This is a simple repository ('repo') meant to demonstrate the use of basic programming concepts for social science applications.
You can copy the repo to your computer using the command line, or downloading it as a zip file then unzipping it.
Go to green <> Code
button and either use the Github CLI command (if you have the gh
command line interface installed), or click "Download ZIP." Then unzip it, and open the .Rproj
file.
We need a fairly vanilla dataset just to practice on -- ideally it will be a lot of litle files. How about the Australian Hansard?
We could try to gather it ourselves... or just google "australian parliament hansard full text github" (protip: adding 'github' to a search can sometimes turns up interesting & usefu public resources.)
In this case: https://github.com/wragge/hansard-xml
So we download a bunch of those directories. Then pop them in the ./data
directory for this project.
Now we've got a little corpus of text to search through.
Just browsing the files, I saw this amusing invective:
"You are trying to lie your way out of trouble again. You are a compulsive liar.
You are the only liar who has been Prime Minister in the 17 years I have been
here."
So let's try to come up with a fuzzy search algorithm to find sentences that include an accusation of lying.
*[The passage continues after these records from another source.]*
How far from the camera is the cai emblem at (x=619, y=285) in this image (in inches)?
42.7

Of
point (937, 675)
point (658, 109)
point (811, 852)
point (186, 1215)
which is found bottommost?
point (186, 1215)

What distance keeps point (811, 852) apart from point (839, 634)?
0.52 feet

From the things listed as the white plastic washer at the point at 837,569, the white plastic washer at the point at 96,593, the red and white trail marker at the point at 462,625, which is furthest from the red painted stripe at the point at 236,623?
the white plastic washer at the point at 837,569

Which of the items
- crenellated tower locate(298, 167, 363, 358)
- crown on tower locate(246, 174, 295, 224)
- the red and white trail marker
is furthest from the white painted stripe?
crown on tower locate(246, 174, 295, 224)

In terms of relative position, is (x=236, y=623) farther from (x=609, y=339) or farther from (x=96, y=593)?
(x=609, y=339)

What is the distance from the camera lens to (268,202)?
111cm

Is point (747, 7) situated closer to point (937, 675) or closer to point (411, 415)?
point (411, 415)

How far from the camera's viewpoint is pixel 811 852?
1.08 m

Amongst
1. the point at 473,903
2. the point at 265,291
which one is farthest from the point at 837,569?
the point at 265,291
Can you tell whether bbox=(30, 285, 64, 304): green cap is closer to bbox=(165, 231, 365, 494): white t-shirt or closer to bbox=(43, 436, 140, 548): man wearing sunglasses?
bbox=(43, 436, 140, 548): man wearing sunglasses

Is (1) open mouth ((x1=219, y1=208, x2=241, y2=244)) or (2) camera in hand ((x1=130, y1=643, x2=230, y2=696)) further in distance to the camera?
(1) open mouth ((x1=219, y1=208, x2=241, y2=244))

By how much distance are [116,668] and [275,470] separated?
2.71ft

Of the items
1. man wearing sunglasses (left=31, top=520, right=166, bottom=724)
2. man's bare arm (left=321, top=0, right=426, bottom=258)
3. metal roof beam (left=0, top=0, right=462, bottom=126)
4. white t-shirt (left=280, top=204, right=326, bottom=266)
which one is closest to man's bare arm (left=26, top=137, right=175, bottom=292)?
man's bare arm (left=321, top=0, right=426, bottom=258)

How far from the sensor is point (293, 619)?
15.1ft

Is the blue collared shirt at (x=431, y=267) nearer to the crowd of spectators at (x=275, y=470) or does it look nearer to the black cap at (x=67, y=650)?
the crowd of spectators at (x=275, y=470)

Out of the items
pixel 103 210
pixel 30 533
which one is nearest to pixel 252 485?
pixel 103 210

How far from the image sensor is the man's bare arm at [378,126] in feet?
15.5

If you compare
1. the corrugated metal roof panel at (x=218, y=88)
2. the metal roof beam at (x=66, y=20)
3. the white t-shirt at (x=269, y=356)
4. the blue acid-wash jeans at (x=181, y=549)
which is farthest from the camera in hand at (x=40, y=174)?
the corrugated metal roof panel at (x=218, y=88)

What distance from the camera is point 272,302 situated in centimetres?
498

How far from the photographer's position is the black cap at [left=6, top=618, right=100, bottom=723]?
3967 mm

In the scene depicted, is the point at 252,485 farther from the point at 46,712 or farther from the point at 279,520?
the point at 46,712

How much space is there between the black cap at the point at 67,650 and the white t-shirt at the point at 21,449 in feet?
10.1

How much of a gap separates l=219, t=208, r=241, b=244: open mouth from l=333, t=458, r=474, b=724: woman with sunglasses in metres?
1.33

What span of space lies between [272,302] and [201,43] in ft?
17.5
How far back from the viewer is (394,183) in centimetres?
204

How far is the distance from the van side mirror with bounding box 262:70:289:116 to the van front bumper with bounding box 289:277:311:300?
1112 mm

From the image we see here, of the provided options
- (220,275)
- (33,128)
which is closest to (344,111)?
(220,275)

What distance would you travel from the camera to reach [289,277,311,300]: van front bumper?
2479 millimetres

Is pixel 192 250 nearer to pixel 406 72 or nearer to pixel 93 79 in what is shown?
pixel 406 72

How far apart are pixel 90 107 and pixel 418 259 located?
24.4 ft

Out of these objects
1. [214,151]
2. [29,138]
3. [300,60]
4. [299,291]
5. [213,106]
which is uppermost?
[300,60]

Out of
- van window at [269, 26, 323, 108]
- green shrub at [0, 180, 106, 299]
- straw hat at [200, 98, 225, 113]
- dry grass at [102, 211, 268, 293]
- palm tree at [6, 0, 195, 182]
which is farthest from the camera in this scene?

This is very rough-and-ready, but here are some potential sentences:
sentences <- c("You're a liar", "You're lying", "I've never met such a big liar
in my life", "You are trying to lie your way out of
trouble again", "You're a pathological liar", "You're a compulsive liar", "liar, liar, pants on fire!")
(Note: the pedagogical value of this exercise is the use of for loops and functions to do things to, or find things in, files... If we actually wanted to find examples of politicians accusing other politicians of dishonesty and lying, there may be other and probably better ways of doing it.)
The remainder is in the file fuzzymatch.R
, which is best worked through interactively.